Ce mercredi 20 avril, la cour d’assises de la cour d’appel de Cotonou s’est penchée sur le vingt-et-unième dossier qui était à l’affiche. Ledit dossier met en cause Bernadette Gbèdohoun poursuivie pour coups mortels. Après examen, elle a été déclarée coupable et condamnée à cinq ans de travaux forcés.

Cinq ans de travaux forcés pour Bernadette Gbèdohoun qui a été reconnue coupable de coups mortels au terme de l’examen de la vingt-et-unième affaire inscrite au rôle de la cour d’assises, ce mercredi 20 avril. Les débats n’ont pas été laborieux comme les autres fois, car l’accusée a bien collaboré. Elle a globalement reconnu les faits. Lorsque certains propos ne concordaient pas avec ses déclarations antérieures, elle les mettait sur le compte du temps qui s’est écoulé et présentait des excuses aux membres de la cour. Ce qui a permis à la cour de bien avancer dans la conduite des débats.

Requérant, le représentant du ministère public a retenu qu’une dispute dans un couple a tourné au drame. Il se réfère à « Le médecin malgré lui » de Molière pour résumer ce vingt-et-unième dossier au vocable « scène de ménage et drame ». Virgile Kpomalégni rappelle les faits et relève que dame Bernadette Gbèdoboun a grièvement blessé son mari qui en a succombé. Ces faits qualifiés de coups mortels sont prévus par l’article 309 al 4 du Code pénal. La loi définit les coups mortels comme les coups et les blessures volontairement faits qui ont entraîné la mort sans intention de la donner, retient le représentant du ministère public. Il s’agit d’un comportement violent, apprécie Virgile Kpomalegni.
Pour l’élément matériel de l’infraction, explique-t-il, c’est le résultat qui est pris en considération. Ce crime est constitué même si la mort ne suit pas immédiatement la violence, relève le représentant du ministère public.

+---+

> [Liste des tâches]:
1/ Traduisez en anglais la phrase suivante de l’article sur le procès de Bernadette Gbèdohoun : « Les débats n’ont pas été laborieux comme les autres fois, car l’accusée a bien collaboré. »
2/ Restituez tel quel le passage de l’article sur le procès de Bernadette Gbèdohoun, en commençant à « Pour l’élément matériel » et en terminant à « relève le représentant du ministère public. ».

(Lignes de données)
+---+

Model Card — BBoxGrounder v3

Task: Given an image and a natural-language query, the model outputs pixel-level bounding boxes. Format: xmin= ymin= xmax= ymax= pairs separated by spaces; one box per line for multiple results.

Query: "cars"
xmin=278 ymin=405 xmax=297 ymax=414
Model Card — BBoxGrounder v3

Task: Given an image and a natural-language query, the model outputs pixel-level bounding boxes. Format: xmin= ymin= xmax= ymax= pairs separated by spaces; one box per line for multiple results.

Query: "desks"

+---+

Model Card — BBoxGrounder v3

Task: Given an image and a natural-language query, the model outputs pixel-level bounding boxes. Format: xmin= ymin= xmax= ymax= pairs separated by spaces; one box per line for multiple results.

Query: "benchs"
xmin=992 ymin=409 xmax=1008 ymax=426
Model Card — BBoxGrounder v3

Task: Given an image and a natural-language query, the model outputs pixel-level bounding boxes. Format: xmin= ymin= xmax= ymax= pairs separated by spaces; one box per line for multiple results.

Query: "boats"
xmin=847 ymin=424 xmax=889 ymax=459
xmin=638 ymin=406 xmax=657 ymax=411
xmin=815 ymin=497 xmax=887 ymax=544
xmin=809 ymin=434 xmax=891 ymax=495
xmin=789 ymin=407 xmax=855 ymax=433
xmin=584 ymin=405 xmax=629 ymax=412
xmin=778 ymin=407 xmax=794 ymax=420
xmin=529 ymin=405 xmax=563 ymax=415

+---+

> [Réponses]:
1/ The proceedings were not as arduous as on other occasions, because the defendant cooperated well.

2/
Pour l’élément matériel de l’infraction, explique-t-il, c’est le résultat qui est pris en considération. Ce crime est constitué même si la mort ne suit pas immédiatement la violence, relève le représentant du ministère public.